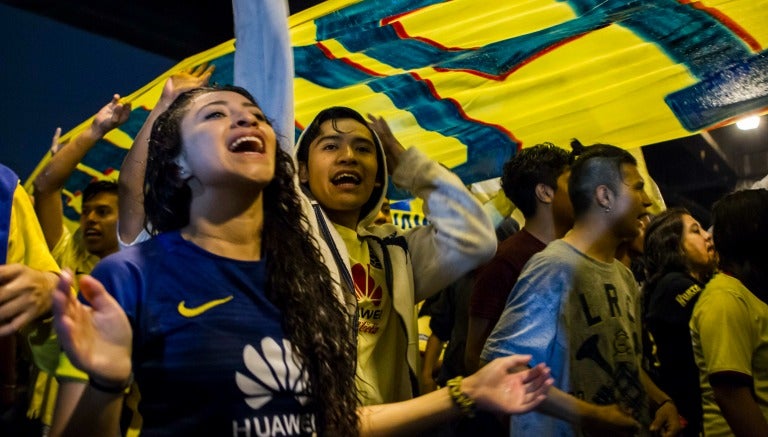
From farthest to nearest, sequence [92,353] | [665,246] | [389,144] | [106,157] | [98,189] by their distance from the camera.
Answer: [106,157] → [98,189] → [665,246] → [389,144] → [92,353]

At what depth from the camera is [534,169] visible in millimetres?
3266

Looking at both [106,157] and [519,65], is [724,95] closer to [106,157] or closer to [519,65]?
[519,65]

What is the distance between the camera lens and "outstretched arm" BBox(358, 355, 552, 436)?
5.63ft

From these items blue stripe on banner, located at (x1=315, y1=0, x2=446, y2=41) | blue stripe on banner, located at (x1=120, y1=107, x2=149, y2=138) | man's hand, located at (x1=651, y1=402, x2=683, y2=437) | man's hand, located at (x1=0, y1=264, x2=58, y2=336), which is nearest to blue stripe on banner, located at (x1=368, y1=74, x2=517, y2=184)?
blue stripe on banner, located at (x1=315, y1=0, x2=446, y2=41)

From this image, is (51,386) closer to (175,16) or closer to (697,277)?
(697,277)

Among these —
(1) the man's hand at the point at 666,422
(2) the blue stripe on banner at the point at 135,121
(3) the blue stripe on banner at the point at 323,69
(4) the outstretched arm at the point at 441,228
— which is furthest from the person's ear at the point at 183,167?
(2) the blue stripe on banner at the point at 135,121

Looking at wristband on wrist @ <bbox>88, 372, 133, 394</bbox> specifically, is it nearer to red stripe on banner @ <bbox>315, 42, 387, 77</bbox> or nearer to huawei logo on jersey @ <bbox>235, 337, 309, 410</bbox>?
huawei logo on jersey @ <bbox>235, 337, 309, 410</bbox>

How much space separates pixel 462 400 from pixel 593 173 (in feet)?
4.74

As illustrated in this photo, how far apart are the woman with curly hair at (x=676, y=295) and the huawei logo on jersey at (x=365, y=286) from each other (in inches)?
61.1

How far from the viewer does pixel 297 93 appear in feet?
11.4

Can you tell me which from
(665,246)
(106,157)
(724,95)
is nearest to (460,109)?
(724,95)

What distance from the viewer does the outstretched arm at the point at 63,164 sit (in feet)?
9.91

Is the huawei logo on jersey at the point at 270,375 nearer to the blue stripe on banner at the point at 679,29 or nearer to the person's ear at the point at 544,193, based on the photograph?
the blue stripe on banner at the point at 679,29

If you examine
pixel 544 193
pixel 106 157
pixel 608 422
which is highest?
pixel 106 157
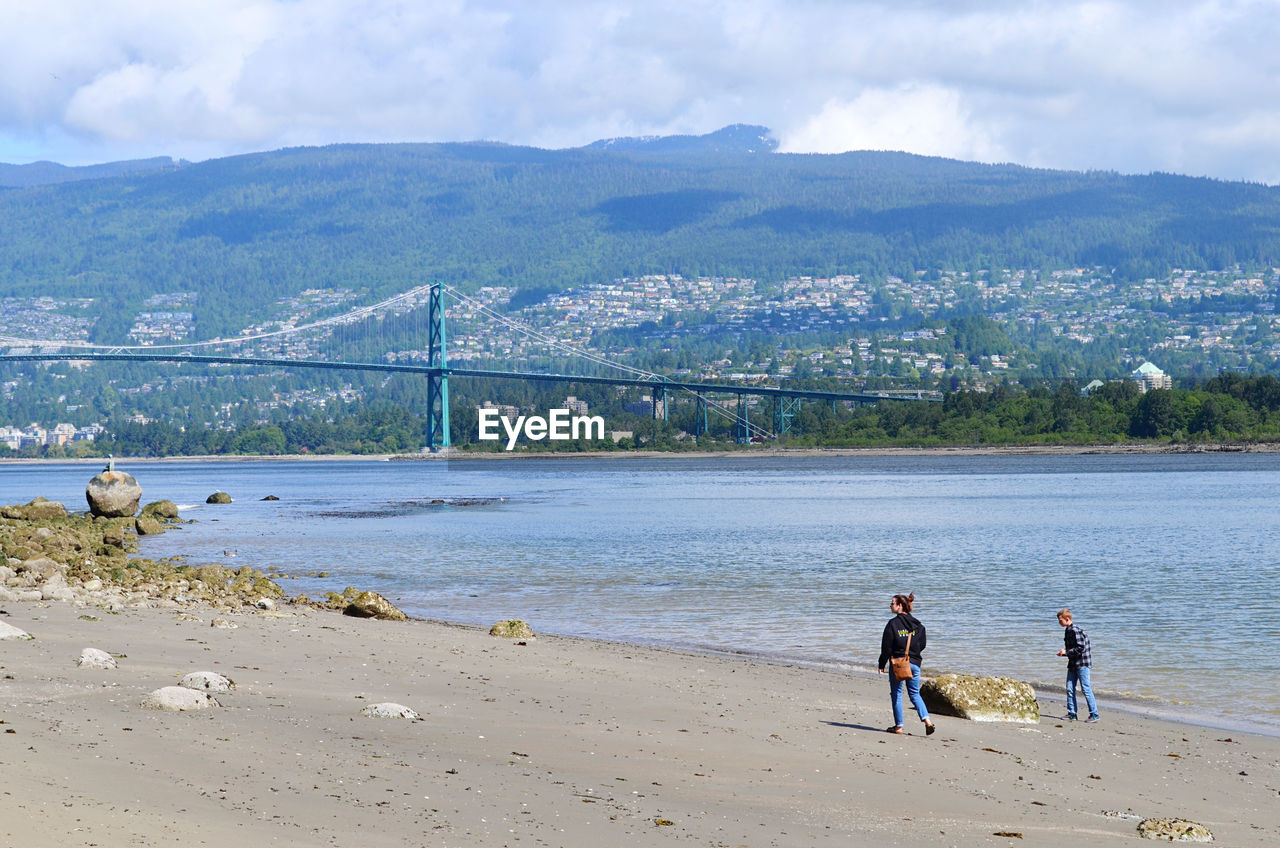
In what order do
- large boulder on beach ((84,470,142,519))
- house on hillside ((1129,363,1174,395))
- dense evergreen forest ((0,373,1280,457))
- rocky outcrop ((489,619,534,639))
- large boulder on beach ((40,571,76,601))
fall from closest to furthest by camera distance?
rocky outcrop ((489,619,534,639)) < large boulder on beach ((40,571,76,601)) < large boulder on beach ((84,470,142,519)) < dense evergreen forest ((0,373,1280,457)) < house on hillside ((1129,363,1174,395))

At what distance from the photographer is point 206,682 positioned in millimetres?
8633

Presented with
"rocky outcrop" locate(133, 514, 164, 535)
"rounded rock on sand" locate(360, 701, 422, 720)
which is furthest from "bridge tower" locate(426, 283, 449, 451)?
"rounded rock on sand" locate(360, 701, 422, 720)

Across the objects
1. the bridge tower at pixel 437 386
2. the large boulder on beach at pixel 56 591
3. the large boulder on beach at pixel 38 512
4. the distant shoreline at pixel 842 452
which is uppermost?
the bridge tower at pixel 437 386

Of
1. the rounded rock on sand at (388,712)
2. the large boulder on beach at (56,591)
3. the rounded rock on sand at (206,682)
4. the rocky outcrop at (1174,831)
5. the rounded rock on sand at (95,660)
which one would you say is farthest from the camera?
the large boulder on beach at (56,591)

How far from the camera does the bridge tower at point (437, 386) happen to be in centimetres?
10775

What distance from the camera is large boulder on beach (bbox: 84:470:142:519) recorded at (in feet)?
113

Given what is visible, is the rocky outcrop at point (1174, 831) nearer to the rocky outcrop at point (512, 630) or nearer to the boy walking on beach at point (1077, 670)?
the boy walking on beach at point (1077, 670)

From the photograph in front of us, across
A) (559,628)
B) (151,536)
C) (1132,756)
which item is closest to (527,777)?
(1132,756)

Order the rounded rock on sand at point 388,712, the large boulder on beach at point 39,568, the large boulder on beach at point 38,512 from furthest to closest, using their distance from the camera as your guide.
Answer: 1. the large boulder on beach at point 38,512
2. the large boulder on beach at point 39,568
3. the rounded rock on sand at point 388,712

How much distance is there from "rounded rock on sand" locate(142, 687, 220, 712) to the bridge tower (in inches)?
3828

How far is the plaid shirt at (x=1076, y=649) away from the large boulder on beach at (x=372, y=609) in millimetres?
7178

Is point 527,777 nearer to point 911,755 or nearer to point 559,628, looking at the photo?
point 911,755

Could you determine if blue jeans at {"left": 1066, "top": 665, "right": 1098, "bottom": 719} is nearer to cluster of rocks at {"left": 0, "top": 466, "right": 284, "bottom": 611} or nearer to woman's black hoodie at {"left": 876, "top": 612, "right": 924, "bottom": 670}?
woman's black hoodie at {"left": 876, "top": 612, "right": 924, "bottom": 670}

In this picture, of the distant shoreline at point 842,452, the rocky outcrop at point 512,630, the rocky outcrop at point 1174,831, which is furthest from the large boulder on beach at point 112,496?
the distant shoreline at point 842,452
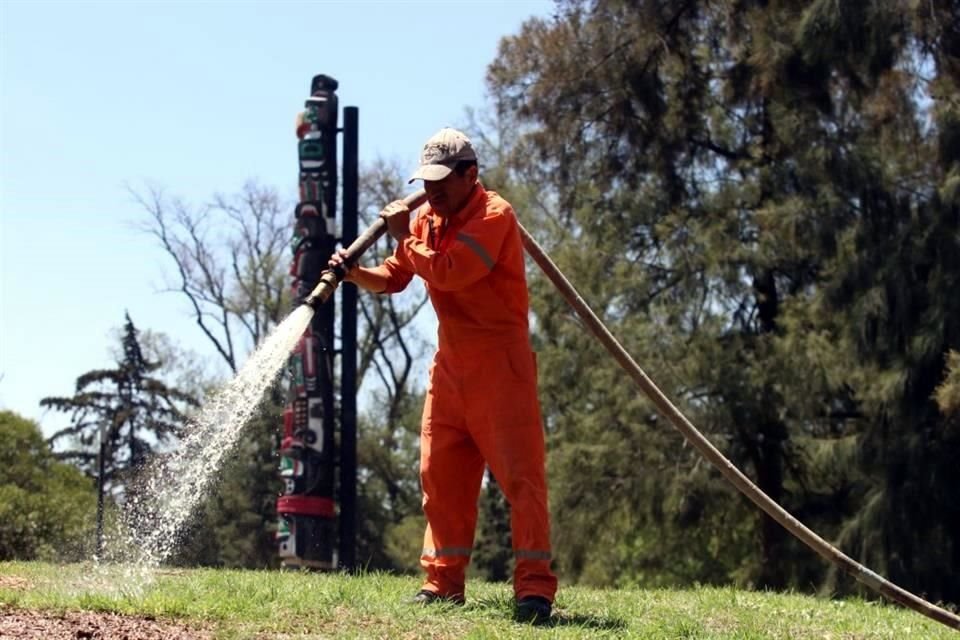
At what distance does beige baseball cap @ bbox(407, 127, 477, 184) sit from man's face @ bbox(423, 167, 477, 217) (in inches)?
2.2

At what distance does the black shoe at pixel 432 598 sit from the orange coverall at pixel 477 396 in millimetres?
29

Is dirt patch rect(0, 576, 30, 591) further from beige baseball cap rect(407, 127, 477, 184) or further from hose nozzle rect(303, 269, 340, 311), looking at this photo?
beige baseball cap rect(407, 127, 477, 184)

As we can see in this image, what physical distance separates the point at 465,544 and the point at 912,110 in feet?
55.8

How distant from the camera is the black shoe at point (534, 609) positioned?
6609 millimetres

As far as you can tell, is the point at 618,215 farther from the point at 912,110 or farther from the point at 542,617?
the point at 542,617

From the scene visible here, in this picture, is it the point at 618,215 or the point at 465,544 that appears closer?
the point at 465,544

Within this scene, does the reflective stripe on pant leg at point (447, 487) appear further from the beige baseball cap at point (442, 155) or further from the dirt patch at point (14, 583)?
the dirt patch at point (14, 583)

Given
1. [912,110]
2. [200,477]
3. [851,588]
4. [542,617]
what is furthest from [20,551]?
[912,110]

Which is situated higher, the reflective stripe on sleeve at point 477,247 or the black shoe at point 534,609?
the reflective stripe on sleeve at point 477,247

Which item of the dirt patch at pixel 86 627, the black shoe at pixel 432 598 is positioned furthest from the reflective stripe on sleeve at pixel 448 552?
the dirt patch at pixel 86 627

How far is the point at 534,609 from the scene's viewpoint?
6.69m

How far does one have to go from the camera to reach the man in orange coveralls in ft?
22.5

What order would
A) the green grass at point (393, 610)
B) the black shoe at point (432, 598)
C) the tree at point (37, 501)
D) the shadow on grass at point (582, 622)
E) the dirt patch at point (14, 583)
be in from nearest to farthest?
1. the green grass at point (393, 610)
2. the shadow on grass at point (582, 622)
3. the black shoe at point (432, 598)
4. the dirt patch at point (14, 583)
5. the tree at point (37, 501)

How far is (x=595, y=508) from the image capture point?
26438 millimetres
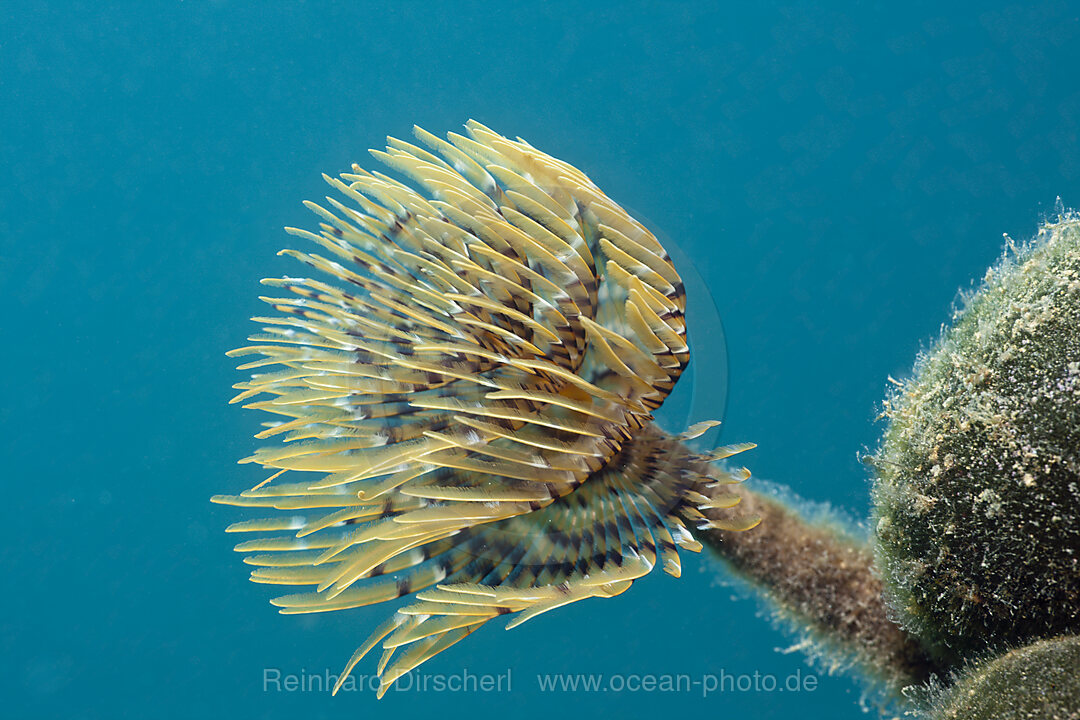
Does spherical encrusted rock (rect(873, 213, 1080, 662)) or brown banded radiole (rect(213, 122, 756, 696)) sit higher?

————

(PROMPT) Keep the pictures out of the copy and write out the data exactly as it stands.

(REPLY TO THE TASK)
From farthest to nearest, sequence [92,353] | [665,246] | [389,144] | [106,157] | [98,189] by their distance from the camera.
Answer: [106,157] → [98,189] → [665,246] → [389,144] → [92,353]

At what depth from the camera is [534,169] visible in millimetres?
3266

Looking at both [106,157] and [519,65], is [724,95] closer to [106,157] or closer to [519,65]?
[519,65]

What is the distance between the camera lens and "outstretched arm" BBox(358, 355, 552, 436)?
5.63ft

From these items blue stripe on banner, located at (x1=315, y1=0, x2=446, y2=41) | blue stripe on banner, located at (x1=120, y1=107, x2=149, y2=138) | man's hand, located at (x1=651, y1=402, x2=683, y2=437) | man's hand, located at (x1=0, y1=264, x2=58, y2=336), which is nearest to blue stripe on banner, located at (x1=368, y1=74, x2=517, y2=184)?
blue stripe on banner, located at (x1=315, y1=0, x2=446, y2=41)

From this image, is (51,386) closer to (175,16) or closer to (697,277)?
(697,277)

Among these —
(1) the man's hand at the point at 666,422
(2) the blue stripe on banner at the point at 135,121
(3) the blue stripe on banner at the point at 323,69
(4) the outstretched arm at the point at 441,228
— which is furthest from the person's ear at the point at 183,167?
(2) the blue stripe on banner at the point at 135,121

Looking at wristband on wrist @ <bbox>88, 372, 133, 394</bbox> specifically, is it nearer to red stripe on banner @ <bbox>315, 42, 387, 77</bbox> or nearer to huawei logo on jersey @ <bbox>235, 337, 309, 410</bbox>?
huawei logo on jersey @ <bbox>235, 337, 309, 410</bbox>

How much space separates pixel 462 400 from pixel 593 173 (in feet)?
4.74

As illustrated in this photo, how far apart are the woman with curly hair at (x=676, y=295) and the huawei logo on jersey at (x=365, y=286) from each other (in inches)?
61.1

How far from the viewer does pixel 297 93 appear in feet?
11.4

Can you tell me which from
(665,246)
(106,157)
(724,95)
is nearest to (460,109)?
(724,95)

What distance from the viewer does the outstretched arm at the point at 63,164 sit (in feet)?
9.91

Is the huawei logo on jersey at the point at 270,375 nearer to the blue stripe on banner at the point at 679,29 or nearer to the person's ear at the point at 544,193, based on the photograph?
the blue stripe on banner at the point at 679,29

If you examine
pixel 544 193
pixel 106 157
pixel 608 422
which is highest?
pixel 106 157
In what order do
- large boulder on beach ((84,470,142,519))
- house on hillside ((1129,363,1174,395))
- dense evergreen forest ((0,373,1280,457))
- rocky outcrop ((489,619,534,639))
- large boulder on beach ((40,571,76,601))
fall from closest to furthest by camera distance?
rocky outcrop ((489,619,534,639)) < large boulder on beach ((40,571,76,601)) < large boulder on beach ((84,470,142,519)) < dense evergreen forest ((0,373,1280,457)) < house on hillside ((1129,363,1174,395))

At what distance from the photographer is point 206,682 positioned in millimetres?
8633

Presented with
"rocky outcrop" locate(133, 514, 164, 535)
"rounded rock on sand" locate(360, 701, 422, 720)
which is furthest from "bridge tower" locate(426, 283, 449, 451)?
"rounded rock on sand" locate(360, 701, 422, 720)

Across the objects
1. the bridge tower at pixel 437 386
2. the large boulder on beach at pixel 56 591
3. the large boulder on beach at pixel 38 512
4. the distant shoreline at pixel 842 452
which is uppermost?
the bridge tower at pixel 437 386

Of
1. the rounded rock on sand at (388,712)
2. the large boulder on beach at (56,591)
3. the rounded rock on sand at (206,682)
4. the rocky outcrop at (1174,831)
5. the rounded rock on sand at (95,660)
which one would you say is farthest from the camera?
the large boulder on beach at (56,591)

How far from the camera does the bridge tower at point (437, 386) happen to be in centimetres?
10775

What distance from the camera is large boulder on beach (bbox: 84:470:142:519) recorded at (in feet)?
113

Given what is visible, is the rocky outcrop at point (1174, 831) nearer to the rocky outcrop at point (512, 630) or nearer to the boy walking on beach at point (1077, 670)?
the boy walking on beach at point (1077, 670)

From the photograph in front of us, across
A) (559,628)
B) (151,536)
C) (1132,756)
which item is closest to (527,777)?
(1132,756)

Order the rounded rock on sand at point 388,712, the large boulder on beach at point 39,568, the large boulder on beach at point 38,512 from furthest to closest, using their distance from the camera as your guide.
Answer: 1. the large boulder on beach at point 38,512
2. the large boulder on beach at point 39,568
3. the rounded rock on sand at point 388,712

How much distance is there from "rounded rock on sand" locate(142, 687, 220, 712) to the bridge tower (in inches)?
3828

How far is the plaid shirt at (x=1076, y=649) away from the large boulder on beach at (x=372, y=609) in millimetres?
7178

Is point 527,777 nearer to point 911,755 or nearer to point 559,628, looking at the photo?
point 911,755

Could you determine if blue jeans at {"left": 1066, "top": 665, "right": 1098, "bottom": 719} is nearer to cluster of rocks at {"left": 0, "top": 466, "right": 284, "bottom": 611} or nearer to woman's black hoodie at {"left": 876, "top": 612, "right": 924, "bottom": 670}?
woman's black hoodie at {"left": 876, "top": 612, "right": 924, "bottom": 670}

In this picture, of the distant shoreline at point 842,452, the rocky outcrop at point 512,630, the rocky outcrop at point 1174,831, which is furthest from the large boulder on beach at point 112,496?
the distant shoreline at point 842,452
At what distance does beige baseball cap @ bbox(407, 127, 477, 184) sit from man's face @ bbox(423, 167, 477, 217) (in inches)?
2.2

At what distance does the black shoe at pixel 432 598 sit from the orange coverall at pixel 477 396 in millimetres?
29

Is dirt patch rect(0, 576, 30, 591) further from beige baseball cap rect(407, 127, 477, 184) or further from hose nozzle rect(303, 269, 340, 311), looking at this photo?
beige baseball cap rect(407, 127, 477, 184)

As we can see in this image, what physical distance separates the point at 465,544 and the point at 912,110 in feet?
55.8

How distant from the camera is the black shoe at point (534, 609) positioned?
6609 millimetres

As far as you can tell, is the point at 618,215 farther from the point at 912,110 or farther from the point at 542,617?
the point at 542,617

From the scene visible here, in this picture, is it the point at 618,215 or the point at 465,544 that appears closer?
the point at 465,544

Within this scene, does the reflective stripe on pant leg at point (447, 487) appear further from the beige baseball cap at point (442, 155) or further from the dirt patch at point (14, 583)?
the dirt patch at point (14, 583)

Given
1. [912,110]
2. [200,477]
3. [851,588]
4. [542,617]
what is furthest from [20,551]?
[912,110]

Which is situated higher, the reflective stripe on sleeve at point 477,247 or the black shoe at point 534,609?
the reflective stripe on sleeve at point 477,247

Which item of the dirt patch at pixel 86 627, the black shoe at pixel 432 598 is positioned furthest from the reflective stripe on sleeve at pixel 448 552?
the dirt patch at pixel 86 627

How far is the point at 534,609 from the scene's viewpoint?
6.69m

How far does one have to go from the camera to reach the man in orange coveralls in ft?
22.5

What order would
A) the green grass at point (393, 610)
B) the black shoe at point (432, 598)
C) the tree at point (37, 501)
D) the shadow on grass at point (582, 622)
E) the dirt patch at point (14, 583)
be in from nearest to farthest?
1. the green grass at point (393, 610)
2. the shadow on grass at point (582, 622)
3. the black shoe at point (432, 598)
4. the dirt patch at point (14, 583)
5. the tree at point (37, 501)

How far is (x=595, y=508) from the image capture point?
26438 millimetres
Does spherical encrusted rock (rect(873, 213, 1080, 662)) or brown banded radiole (rect(213, 122, 756, 696)) sit higher?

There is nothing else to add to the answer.